How to keep engagement level up. Agenda setting to meet strategic objectives is critical. CEO choice, hiring, feedback. Creation of executive session (start and end with executive session). I have certainly seen use evolve over the last ten years. Board feedback, changing process, replacing director.
Soft skills – personalization, crafted outside. On-boarding process – series of conversations. Collect individual feedback. Discussions that don’t converge are problematic. Table such issues and wrap-up with next steps. Read the sense of the board without formality of vote. That helps quiet objections but allows everyone to feel they have been heard. Adapt to each personality. Good boards find their rhythm and their own culture.
Director sentiments. Increased desire for diversity over previous years. However, 59% say their board is diverse enough. 25% said ethnic diversity not needed. (95% of men… What the hell is wrong with those guys? Do they have their heads in the sand?)
Best way to approach is diversity of perspective. That is less threatening than raising the issue of gender or ethnicity.
It is difficult to find youth with experience. Use a table to profile discussion of skills, experience, and trade-offs. I think a good example can be seen at NYC Pension Funds Boardroom Accountability Project – Version 2.0.

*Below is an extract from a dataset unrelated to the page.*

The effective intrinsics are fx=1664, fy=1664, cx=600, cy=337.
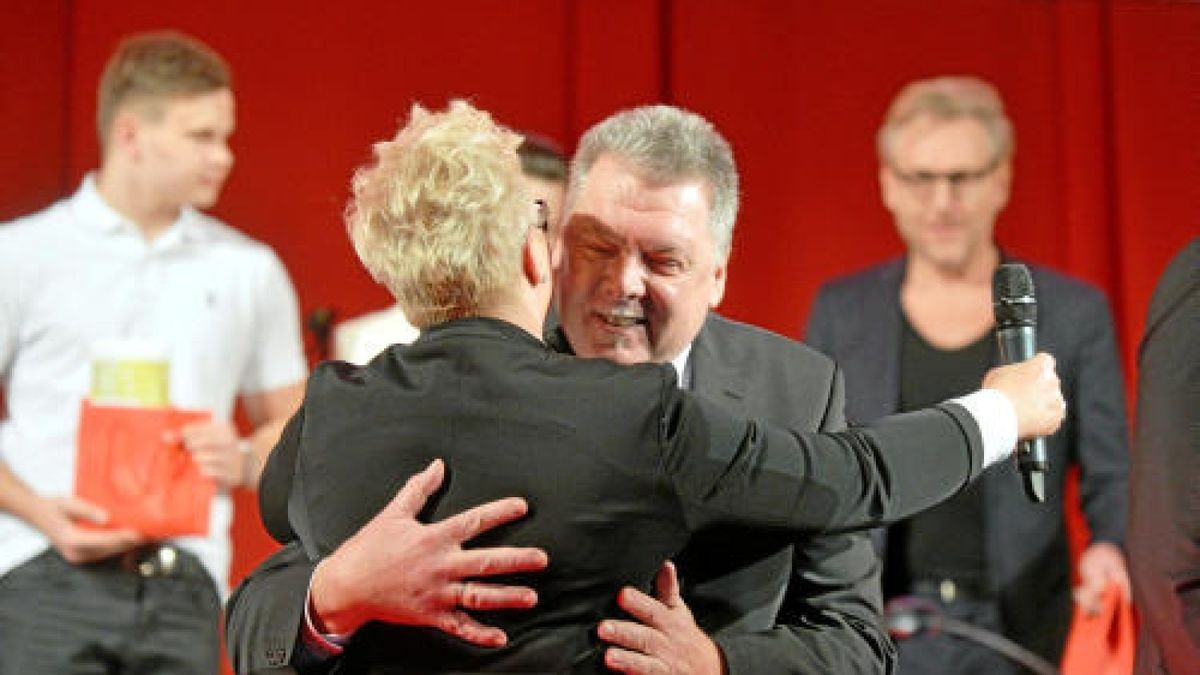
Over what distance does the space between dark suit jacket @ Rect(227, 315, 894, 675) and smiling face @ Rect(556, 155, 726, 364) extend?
74 mm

There is a surge of candidates available. Not having a diverse board is now a ‘crime’ because there are no excuses. “I don’t know women candidates” [in my network] is a poor refrain. Lead director can help blend the directors together so they all contribute. Assign new directors a mentor to learn cultural nuances. The number of 1st time directors on S&P 500 boards is up — also at Russell 3000. Lead director needs to have intimate knowledge of business.

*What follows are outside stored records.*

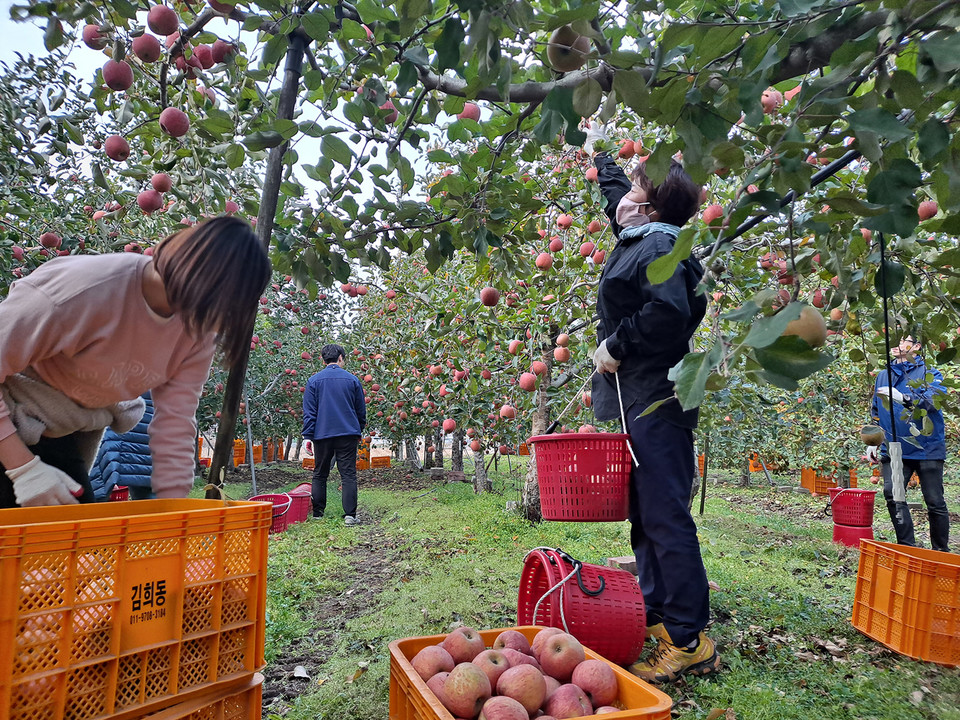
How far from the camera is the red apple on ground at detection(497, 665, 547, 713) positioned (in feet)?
4.65

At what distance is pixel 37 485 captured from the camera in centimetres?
145

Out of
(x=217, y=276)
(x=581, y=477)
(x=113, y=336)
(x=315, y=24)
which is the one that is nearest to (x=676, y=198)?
(x=581, y=477)

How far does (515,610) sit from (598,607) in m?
1.06

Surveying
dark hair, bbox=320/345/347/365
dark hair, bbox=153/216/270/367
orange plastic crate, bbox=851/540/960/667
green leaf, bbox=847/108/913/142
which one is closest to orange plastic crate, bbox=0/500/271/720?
dark hair, bbox=153/216/270/367

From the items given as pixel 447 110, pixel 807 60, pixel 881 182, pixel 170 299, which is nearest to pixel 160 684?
pixel 170 299

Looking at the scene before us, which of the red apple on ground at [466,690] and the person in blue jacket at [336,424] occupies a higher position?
the person in blue jacket at [336,424]

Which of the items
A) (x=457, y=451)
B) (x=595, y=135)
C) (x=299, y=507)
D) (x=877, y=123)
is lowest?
(x=299, y=507)

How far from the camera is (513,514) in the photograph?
639 cm

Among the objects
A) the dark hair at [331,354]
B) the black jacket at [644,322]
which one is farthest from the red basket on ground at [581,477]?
the dark hair at [331,354]

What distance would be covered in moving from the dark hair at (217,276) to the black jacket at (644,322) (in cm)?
139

Third party facilitation of evaluation helpful, but especially for mature boards. Third party less likely to be seen as a threat to collegiality. However, using outside consultant can be bad if expectations not acted upon. Actual chair (not lead director) is better at addressing board issues… like replacing poorly performing directors.

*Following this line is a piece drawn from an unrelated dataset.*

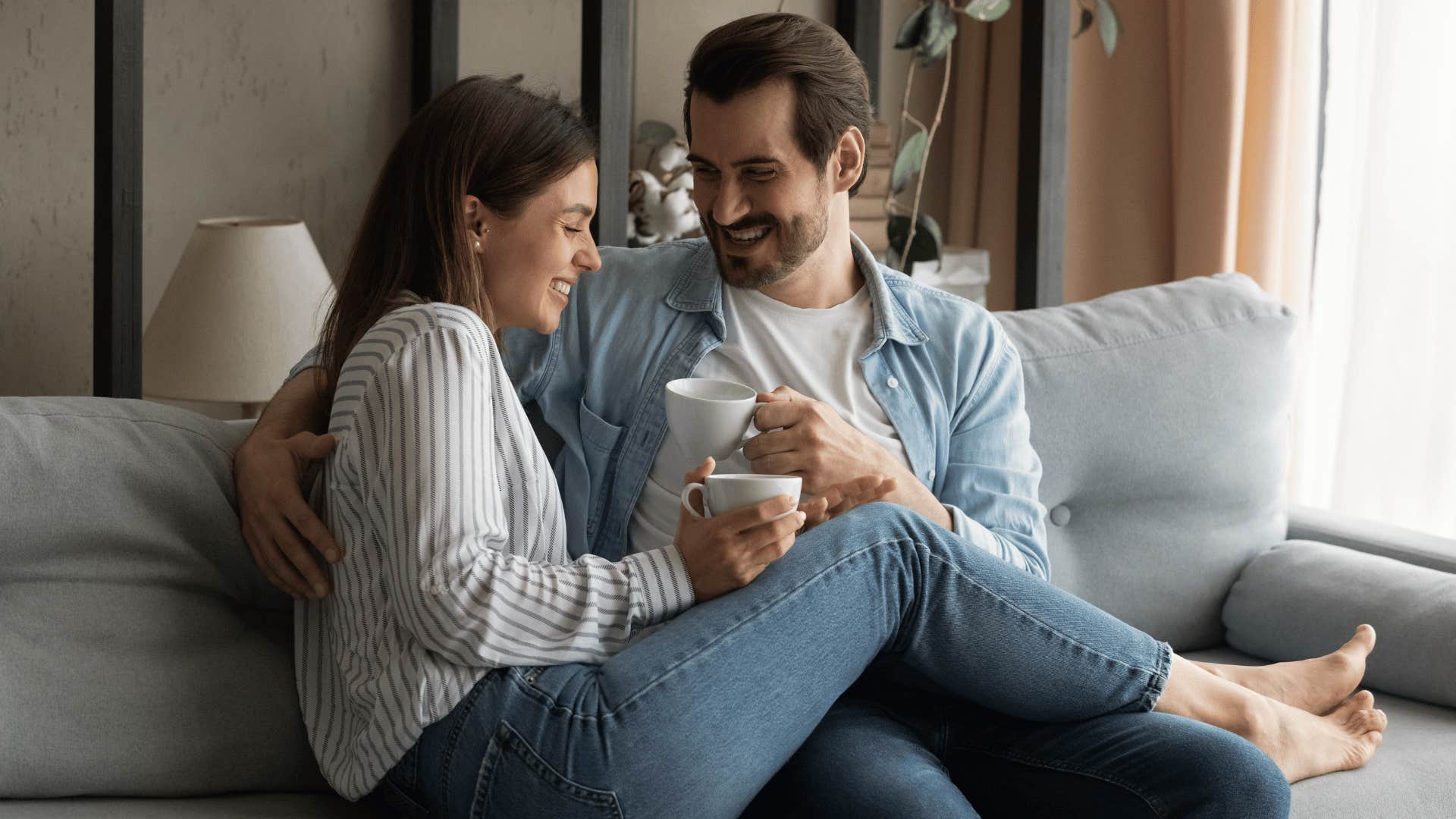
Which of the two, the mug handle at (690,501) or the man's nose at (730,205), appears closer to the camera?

25% shareholder engagements include a director. Directors have a fiduciary responsibility to shareholders … and you often can’t talk to them. That doesn’t make any sense. Listen to shareholder activists. They have done the research. Not all directors are self-aware enough to be involved in a dialogue with shareholders. They must be able to exercise restraint. Important to convince key shareholders on say on pay… facilitated by chair of compensation committee. Determine likely issues in advance to know who should attend. It is not appropriate to discuss strategy or operations.
Read Larry Fink’s letter. I thought it was so good myself that I withdrew my shareholder proposal asking them to explain incongruities between statements and action. Doubling employees in the corporate governance office should help. Still, I will be looking to see if their proxy votes actually change. However, I was happy to see Fink be even clearer than in the past that high ESG metrics are associated with lower risk.
Cyber risk, which committee does it go to? Just make sure it is adequately covered.
Educating board about ISS score was discussed as an opportunity for improvement rather than as outside meddling. Competition is best way for lead director to approach. How do we compare to peers? That facilitates bringing governance issues to the board in a positive way, without threat. For those who want a quick glance, check out your firm’s QualityScore. For example, see Costco’s at the bottom of the Profile page at Yahoo! Finance. It was 9 as of January 1st.
Board evaluation starts with self-assessment from CEO based on goals for year. Questions to each board member re CEO performance. Match.